Sergeant Tom's eyes told his tale of gratitude. He made a step towards her; but the old man, with a strange ferocity, motioned him back, saying,

"Go away from this house. Go quick. Go now, I tell you, or by God,—
I'll—"

Here Pretty Pierre touched his arm.

Sergeant Tom drew back, not because he feared but as if to get a mental perspective of the situation. Galbraith again said to his daughter,— "Jen, you carried them papers? You! for him—for the Law!" Then he turned from her, and with hand clenched and teeth set spoke to the soldier: "Haven't you heard enough? Curse you, why don't you go?"

Sergeant Tom replied coolly: "Not so fast, Galbraith. There's some mystery in all this. There's my sleep to be accounted for yet. You had some reason, some"—he caught the eyes of Pierre. He paused. A light began to dawn on his mind, and he looked at Jen, who stood rigidly pale, her eyes fixed fearfully, anxiously, upon him. She too was beginning to frame in her mind a possible horror; the thing that had so changed her father, the cause for drugging the soldier. There was a silence in which Pierre first, and then all, detected the sound of horses' hoofs. Pierre went to the door and looked out. He turned round again, and shrugged his shoulders with an expression of helplessness. But as he saw Jen was about to speak, and Sergeant Tom to move towards the door, he put up his hand to stay them both, and said: "A little—wait!"

Then all were silent. Jen's fingers nervously clasped and unclasped, and her eyes were strained towards the door. Sergeant Tom stood watching her pityingly; the old man's head was bowed.
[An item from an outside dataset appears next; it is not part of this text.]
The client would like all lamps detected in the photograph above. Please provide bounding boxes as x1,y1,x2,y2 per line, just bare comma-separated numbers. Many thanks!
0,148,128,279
The sound of galloping grew plainer. It stopped. An instant and then three horsemen appeared before the door. One was Inspector Jules, one was Private Waugh, and the other between them was—let Jen tell who he was. With an agonised cry she rushed from the house and threw herself against the saddle, and with her arms about the prisoner, cried: "Oh, Val, Val, it was you! It was you they were after. It was you that—oh no, no, no! My poor Val, and I can't tell you—I can't tell you!"

Great as was her grief and self-reproach, she felt it would be cruel to tell him the part she had taken in placing him in this position. She hated herself, but why deepen his misery? His face was pale, but it had its old, open, fearless look, which dissipation had not greatly marred. His eyelids quivered, but he smiled, and touching her with his steel- bound hands, gently said:

"Never mind, Jen. It isn't so bad. You see it was this way: Snow Devil said something about someone that belonged to me, that cares more about me than I deserve. Well, he died sudden, and I was there at the time. That's all. I was trying with the help of Pretty Pierre to get out of the country"—and he waved his hand towards the half-breed.

"With Pretty Pierre—Pierre?" she said.

"Yes, he isn't all gambler. But they were too quick for me, and here I am. Jules is a hustler on the march. But he said he'd stop here and let me see you and dad as we go up to Fort Desire, and—there, don't mind, Sis—don't mind it so!"

Her sobs had ceased, but she clung to him as if she could never let him go. Her father stood near her, all the lines in his face deepened into bitterness. To him Val said: "Why, dad, what's the matter? Your hand is shaky. Don't you get this thing eatin' at your heart.

"It isn't worth it. That Injin would have died if you'd been in my place, I guess. Between you and me, I expect to give Jules the slip before we get there." And he laughed at the Inspector, who laughed a little austerely too, and in his heart wished that it was anyone else he had as a prisoner than Val Galbraith, who was a favourite with the Riders of the Plains.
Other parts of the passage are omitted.